• Written problem: Repeat the data word for word, from the line containing "By looking at" through the end of the data, including both of those lines.

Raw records
..........

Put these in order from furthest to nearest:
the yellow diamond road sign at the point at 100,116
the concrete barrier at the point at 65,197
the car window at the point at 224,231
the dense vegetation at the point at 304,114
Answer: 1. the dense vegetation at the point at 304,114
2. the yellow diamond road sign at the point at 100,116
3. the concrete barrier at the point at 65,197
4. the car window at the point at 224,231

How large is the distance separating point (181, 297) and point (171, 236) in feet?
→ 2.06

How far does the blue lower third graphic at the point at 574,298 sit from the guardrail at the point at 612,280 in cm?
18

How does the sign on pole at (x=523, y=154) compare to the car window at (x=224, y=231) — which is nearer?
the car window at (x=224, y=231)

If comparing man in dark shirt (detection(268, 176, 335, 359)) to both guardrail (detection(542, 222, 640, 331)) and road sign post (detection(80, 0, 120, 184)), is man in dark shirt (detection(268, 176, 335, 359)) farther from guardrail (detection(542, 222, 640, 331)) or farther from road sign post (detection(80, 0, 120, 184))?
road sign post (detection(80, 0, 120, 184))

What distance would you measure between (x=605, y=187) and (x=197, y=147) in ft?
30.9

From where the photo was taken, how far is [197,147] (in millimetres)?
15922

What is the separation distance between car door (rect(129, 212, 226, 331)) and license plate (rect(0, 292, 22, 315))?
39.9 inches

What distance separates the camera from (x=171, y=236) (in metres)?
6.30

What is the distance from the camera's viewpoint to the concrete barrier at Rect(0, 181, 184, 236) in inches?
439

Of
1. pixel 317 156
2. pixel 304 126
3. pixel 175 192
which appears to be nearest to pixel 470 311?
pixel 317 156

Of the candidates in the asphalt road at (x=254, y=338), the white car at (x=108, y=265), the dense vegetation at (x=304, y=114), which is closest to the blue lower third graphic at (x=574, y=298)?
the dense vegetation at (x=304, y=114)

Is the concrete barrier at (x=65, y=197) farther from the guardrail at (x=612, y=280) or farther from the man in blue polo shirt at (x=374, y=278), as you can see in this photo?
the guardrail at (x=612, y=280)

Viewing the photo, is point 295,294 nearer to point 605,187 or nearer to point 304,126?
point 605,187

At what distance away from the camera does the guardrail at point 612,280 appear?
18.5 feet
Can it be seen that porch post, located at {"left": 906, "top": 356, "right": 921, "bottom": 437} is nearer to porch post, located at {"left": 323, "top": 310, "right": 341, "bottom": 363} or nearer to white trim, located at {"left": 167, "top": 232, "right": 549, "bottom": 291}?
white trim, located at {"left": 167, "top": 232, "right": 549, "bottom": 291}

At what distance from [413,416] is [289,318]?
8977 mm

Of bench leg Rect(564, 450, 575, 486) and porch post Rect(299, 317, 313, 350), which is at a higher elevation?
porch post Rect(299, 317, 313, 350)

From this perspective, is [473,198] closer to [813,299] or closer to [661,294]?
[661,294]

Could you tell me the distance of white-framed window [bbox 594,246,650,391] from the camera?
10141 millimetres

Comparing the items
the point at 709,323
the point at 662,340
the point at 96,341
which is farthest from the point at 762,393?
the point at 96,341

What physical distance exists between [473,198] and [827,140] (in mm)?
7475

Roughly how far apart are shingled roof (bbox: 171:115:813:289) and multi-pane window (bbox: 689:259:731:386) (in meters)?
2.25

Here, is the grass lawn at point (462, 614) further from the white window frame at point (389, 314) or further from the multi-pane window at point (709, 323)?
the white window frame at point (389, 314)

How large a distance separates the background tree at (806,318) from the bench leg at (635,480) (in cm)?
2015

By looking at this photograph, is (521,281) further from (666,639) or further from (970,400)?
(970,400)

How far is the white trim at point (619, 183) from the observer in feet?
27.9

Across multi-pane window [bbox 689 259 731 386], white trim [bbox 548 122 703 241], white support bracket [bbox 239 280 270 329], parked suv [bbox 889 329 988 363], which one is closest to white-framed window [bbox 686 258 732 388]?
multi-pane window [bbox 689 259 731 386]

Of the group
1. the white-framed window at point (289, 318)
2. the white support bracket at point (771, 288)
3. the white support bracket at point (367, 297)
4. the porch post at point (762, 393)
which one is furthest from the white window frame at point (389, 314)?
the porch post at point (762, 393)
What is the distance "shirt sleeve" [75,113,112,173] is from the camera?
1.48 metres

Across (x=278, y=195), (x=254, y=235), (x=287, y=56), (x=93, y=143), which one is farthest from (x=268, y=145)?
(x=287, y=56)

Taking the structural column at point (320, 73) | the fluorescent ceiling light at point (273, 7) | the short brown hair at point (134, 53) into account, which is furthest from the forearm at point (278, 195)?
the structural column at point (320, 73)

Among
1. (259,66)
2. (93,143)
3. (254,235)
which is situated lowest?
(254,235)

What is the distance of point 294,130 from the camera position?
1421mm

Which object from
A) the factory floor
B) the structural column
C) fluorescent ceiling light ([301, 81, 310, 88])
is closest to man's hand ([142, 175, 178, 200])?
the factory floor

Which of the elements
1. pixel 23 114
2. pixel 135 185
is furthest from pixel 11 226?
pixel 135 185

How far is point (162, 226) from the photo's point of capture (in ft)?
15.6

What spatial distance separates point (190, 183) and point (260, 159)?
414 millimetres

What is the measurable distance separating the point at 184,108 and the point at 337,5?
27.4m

..........

• Exercise response:
By looking at this photograph, is (521,281) further from (666,639) or further from (970,400)?
(970,400)

How far is the white trim at point (619, 183) from the observer in feet?
27.9

Across multi-pane window [bbox 689 259 731 386], white trim [bbox 548 122 703 241], white support bracket [bbox 239 280 270 329], parked suv [bbox 889 329 988 363], which one is closest to white-framed window [bbox 686 258 732 388]?
multi-pane window [bbox 689 259 731 386]

Of the group
1. the white-framed window at point (289, 318)
2. the white support bracket at point (771, 288)
3. the white support bracket at point (367, 297)
4. the porch post at point (762, 393)
which one is furthest from the white window frame at point (389, 314)?
the porch post at point (762, 393)
What is the distance "shirt sleeve" [75,113,112,173] is from the camera?
1.48 metres

Across (x=278, y=195), (x=254, y=235), (x=287, y=56), (x=93, y=143), which one is farthest from (x=268, y=145)?
(x=287, y=56)

Taking the structural column at point (320, 73) | the fluorescent ceiling light at point (273, 7) | the short brown hair at point (134, 53) into account, which is furthest from the forearm at point (278, 195)?
the structural column at point (320, 73)

Among
1. (259,66)
2. (93,143)
3. (254,235)
which is situated lowest?
(254,235)

What is the distance of point 294,130 from the camera position?
1421mm

Which object from
A) the factory floor
B) the structural column
C) fluorescent ceiling light ([301, 81, 310, 88])
is closest to man's hand ([142, 175, 178, 200])?
the factory floor

Which of the elements
1. pixel 23 114
2. pixel 135 185
is furthest from pixel 11 226?
pixel 135 185

How far is point (162, 226) from the photo's point of capture (in ft)?
15.6

What spatial distance separates point (190, 183) and point (260, 159)?
414 millimetres

What is the measurable distance separating the point at 184,108 and the point at 337,5?
27.4m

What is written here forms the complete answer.